University students are tested throughout the course so there will be standardisation and natural wastage in that students that can do the course will buckle down and those that cannot, will transfer to something else as they have done many years previous to the pandemic.

This dumb government cannot just throw away statements saying that a 17/18 year old and their grades now will end up in them being in a job they cannot do when they graduate?? having proved that they could because they graduated??

Rich really coming from a cabinet where nobody is competent and qualified to do the job they've been voted in to do.
Pot kettle black.

Marlboroughdreams · 15/08/2020 11:27

@nankilslas

I don't think there's any question that the algorithm was shit. But just going with the CAGs would have been very problematic too. No idea what the answer is. Probably going ahead with the exams in the first place.
Something along the lines of, the algorithm should red flag anything above a certain percentage difference between its calculated grades and CAGs, and then go to the school and say "show us why we should use your grades?"

Then if the school can't back it up, revert to the algorithm grades. But at least give them the chance to say "this one pupil is exceptional amongst a crowd of mediocre/poor students - they do deserve that A and here is why" or "well, we've actually got a physics teacher teaching A level physics rather than a chemistry or biology teacher, so of course the grades have gone up, and here's the evidence"...

dwnldft · 15/08/2020 11:36

Stupid. Just so stupid. The only thing I hope will happen is that many international students from the ME and Far East choose not to apply or defer this year freeing up spaces and forcing some universities to be more flexible.

You're missing the point. Universities had quotas imposed for home students, precisely so that the top universities wouldn't take many more to counterbalance the international students not coming, and thus bankrupt the lower tariff universities.

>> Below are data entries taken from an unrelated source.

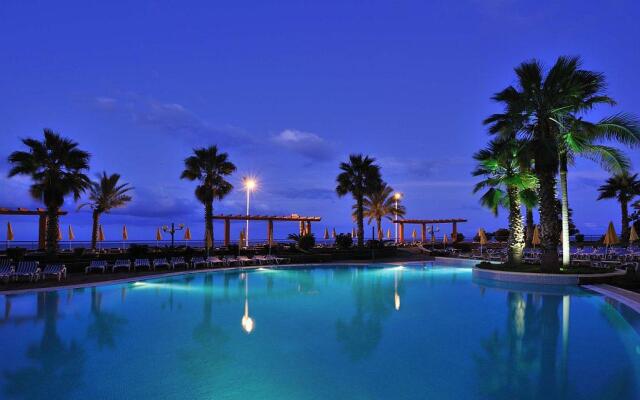 Resort Calheta Beach - All Inclusive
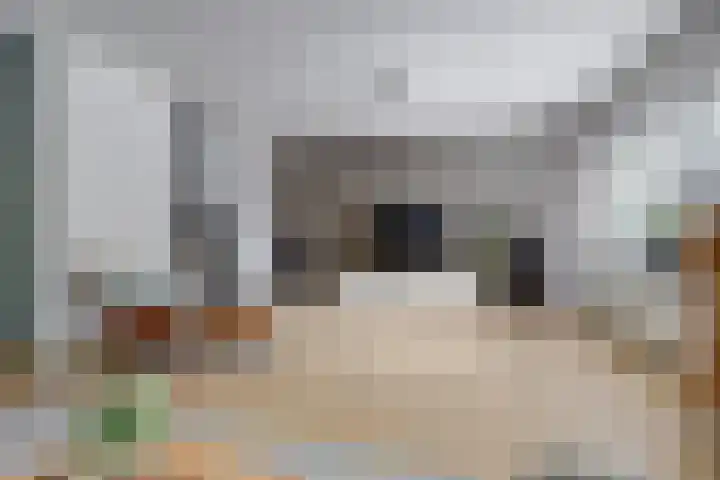 Gerestein 39 Tiel thumbnail 5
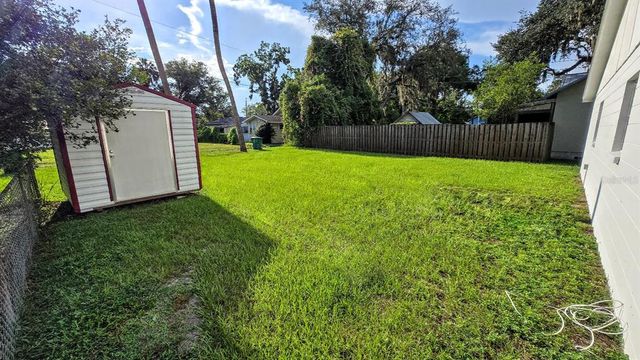 4753 6TH STREET, Zephyrhills, FL 33542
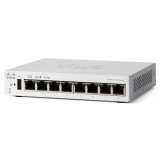 Switch CISCO C1200-8T-D #1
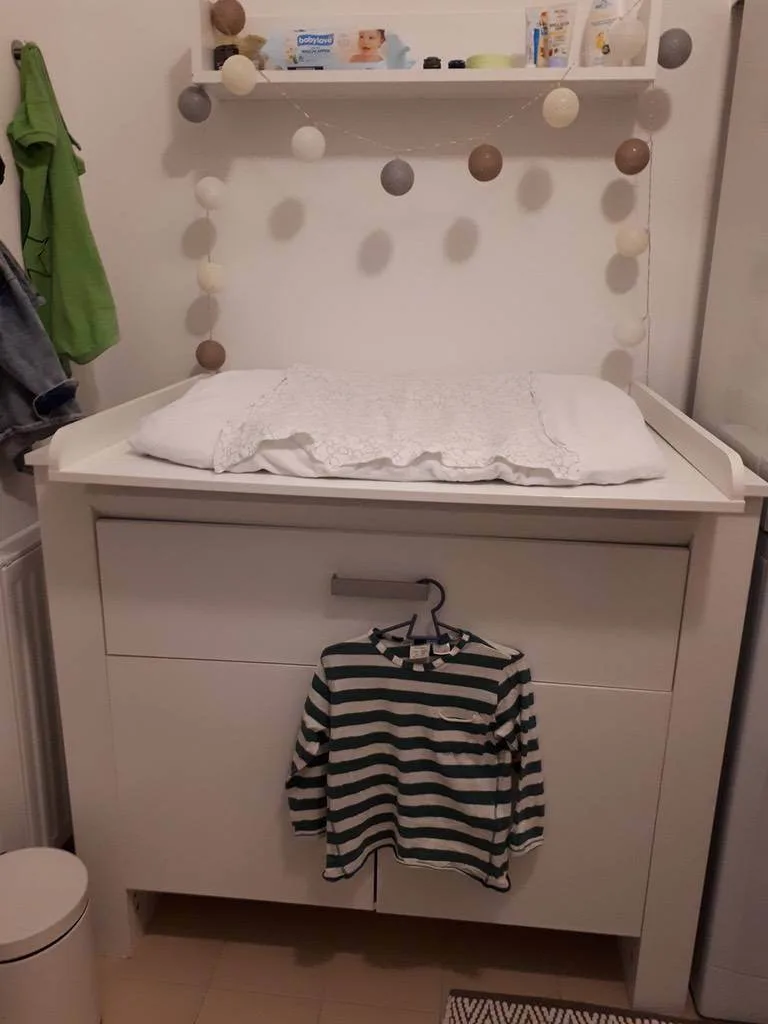 xz1x6gdnongk.webp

BigChocFrenzy · 15/08/2020 11:45

Can the quotas not be lifted now, to allow CAGs to be used and hence more students in at least the first year

Peregrina · 15/08/2020 11:51

Rich really coming from a cabinet where nobody is competent and qualified to do the job they've been voted in to do.

Or in the case of Cummings, who nobody voted for.

Baaaahhhhh · 15/08/2020 11:59

Yes, predominantly poorer areas have been downgraded. As a retired secondary teacher to University entrance level, I know that one would expect pupils to attain at least the same grade as in the mocks and usually a grade higher. There is no excuse for this chaos

Yes, BUT - that is only because poorer areas tend to have larger numbers of students per subject. Any private or independent school with a cohort of more than 15 candidates has been subject to the same algorithm. Therefore the effect is greater in those poorer areas, but all students have been treated equally (badly).

Our Head is appealing Biology, Chemistry, Economics, English, History, Maths, Physics, Psychology, RS.

Baaaahhhhh · 15/08/2020 12:03

But there aren't fewer international students this year, this has also been a red herring:

www.ucas.com/data-and-analysis/undergraduate-statistics-and-reports/ucas-undergraduate-releases/applicant-releases-2020/2020-cycle-applicant-figures-30-june-deadline

OK, applicants only, and they may not firm up, but applications are up, which is interesting and counter intuitive with everything going on in the world.